Among modern gastropods, boring predators include representatives of the families Naticidae and Muricidae. Naticidae, judging by various studies, drill shells exclusively mechanically, but Muricidae also add a chemical effect to this: they use various weak acids and enzymes that corrode the victim’s shell in the drilling area. After the shell is drilled, all predatory gastropods act in the same way: they stick their proboscis inside and scrape out the prey using the same radula. In this case, mollusks can inject enzymes into the opened shell, which soften the tissues of the victim and facilitate the detachment of its muscles from the walls of the shell.

Predatory gastropods, as a rule, choose a place for drilling with skill: they drill other gastropods at a distance of one turn from the mouth of the shell (where the body of the mollusk is attached from the inside to the shell), bivalves - not far from the top of the shell (where the most fleshy part is located and adductor muscles, see Adductor muscles).



There are, of course, mistakes: there are healed holes (that is, the victim survived the attack and repaired the hole) and unfinished drillings that do not go right through the wall of the shell (when the predator got tired of drilling into a shell that was too thick or someone scared him off).

Boring gastropods have developed cannibalism. Thus, gastropods of the Naticidae family calmly drill and kill smaller representatives of their own species (and other related species of the same genus).

Although all modern drilling gastropods appeared only in the mid-Mesozoic, the oldest traces of drilling are known from the late Precambrian. Already starting from the Ordovician, drillings very similar to modern ones become numerous (paleontologists classify them in the ichnogenus Oichnus). As a rule, they are found on the shells of brachiopods (the dominant benthic animals at that time), but they are also found on gastropods and even on the shells of nautiloids from the order Oncocerida.
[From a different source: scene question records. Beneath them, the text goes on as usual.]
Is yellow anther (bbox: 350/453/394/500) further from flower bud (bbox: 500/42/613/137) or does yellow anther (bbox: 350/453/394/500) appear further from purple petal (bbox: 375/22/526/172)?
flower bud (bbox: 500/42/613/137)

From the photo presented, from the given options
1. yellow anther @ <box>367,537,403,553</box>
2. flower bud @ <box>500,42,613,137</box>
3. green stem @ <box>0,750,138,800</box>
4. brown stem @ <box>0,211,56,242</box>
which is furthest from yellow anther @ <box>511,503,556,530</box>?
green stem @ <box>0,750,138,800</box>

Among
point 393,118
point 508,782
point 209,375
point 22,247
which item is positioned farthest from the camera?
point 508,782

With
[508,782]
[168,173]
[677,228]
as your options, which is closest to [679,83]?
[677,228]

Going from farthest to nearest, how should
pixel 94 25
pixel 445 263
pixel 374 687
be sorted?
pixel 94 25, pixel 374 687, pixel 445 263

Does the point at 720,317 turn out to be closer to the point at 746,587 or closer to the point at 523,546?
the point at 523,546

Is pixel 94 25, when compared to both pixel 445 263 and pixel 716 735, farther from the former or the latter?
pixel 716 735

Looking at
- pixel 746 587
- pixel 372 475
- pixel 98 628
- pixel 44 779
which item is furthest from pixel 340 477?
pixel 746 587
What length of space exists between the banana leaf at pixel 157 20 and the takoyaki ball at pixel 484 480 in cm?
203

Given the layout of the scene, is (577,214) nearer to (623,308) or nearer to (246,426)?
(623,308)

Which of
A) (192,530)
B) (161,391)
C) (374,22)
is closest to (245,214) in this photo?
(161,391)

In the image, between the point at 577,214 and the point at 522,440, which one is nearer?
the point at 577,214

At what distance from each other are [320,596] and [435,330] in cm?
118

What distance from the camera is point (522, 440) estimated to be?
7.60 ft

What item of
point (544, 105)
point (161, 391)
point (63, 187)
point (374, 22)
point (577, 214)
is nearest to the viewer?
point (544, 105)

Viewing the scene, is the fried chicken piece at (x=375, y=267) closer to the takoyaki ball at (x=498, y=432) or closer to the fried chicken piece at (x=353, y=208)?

Since the drillings on Paleozoic shells are very similar to modern ones made by gastropods, researchers believe that in those distant times the drilling predators were gastropods, but they belonged to other genera and families that are now extinct. It may seem strange that sedentary, crawling gastropods could even attack cephalopods (animals that actively swim in the water column), but some Early Paleozoic orders of nautiloids, including oncocerids, lived near the bottom and, apparently, swam very slowly, and gastropods could climb onto their shells while the oncocerids rested or fed.

Of course, there is still a lot of uncertainty with the fossil traces of boring clams. It is unknown which gastropods drilled shells before the emergence of modern taxa. In addition, it is extremely rare to find several holes at once on modern shells, but such cases are quite common on fossil material. Some researchers suggest that these are traces not of predation, but of parasitism, others - that this is the result of outbreaks in the number of predators forced to literally push each other away from the small prey, or traces of erroneous attacks on already empty shells.



In modern seas, the drilling method for hunting is used not only by gastropods, but also by octopuses of the genus Octopus. They drill into the hard surfaces of various animals, including the shells of their distant relatives, the nautiluses. Having drilled (also using a radula) a small hole in the shell of a potential victim, they inject saliva inside, which contains a poison that can destroy the area where the muscles connect to the shell. However, they do not have a proboscis, and the radula is located between the jaws. Therefore, the hole turns out to be small and this hunting method is not always successful: researchers often come across nautiluses that have survived such attacks and have healed the drillings on their shells.



The holes drilled by octopuses are noticeably different from those made by gastropods with a characteristic oval shape (they were separated into a separate ichnospecies Oichnus ovalis) and are easily recognized in fossil material. Although the oldest octopuses are found in the Late Cretaceous (more than 70 million years ago), the oldest hole drilled by an octopus is only about five million years old. That is, octopuses most likely learned to use their radula for drilling shells and shells relatively recently (on a geological time scale).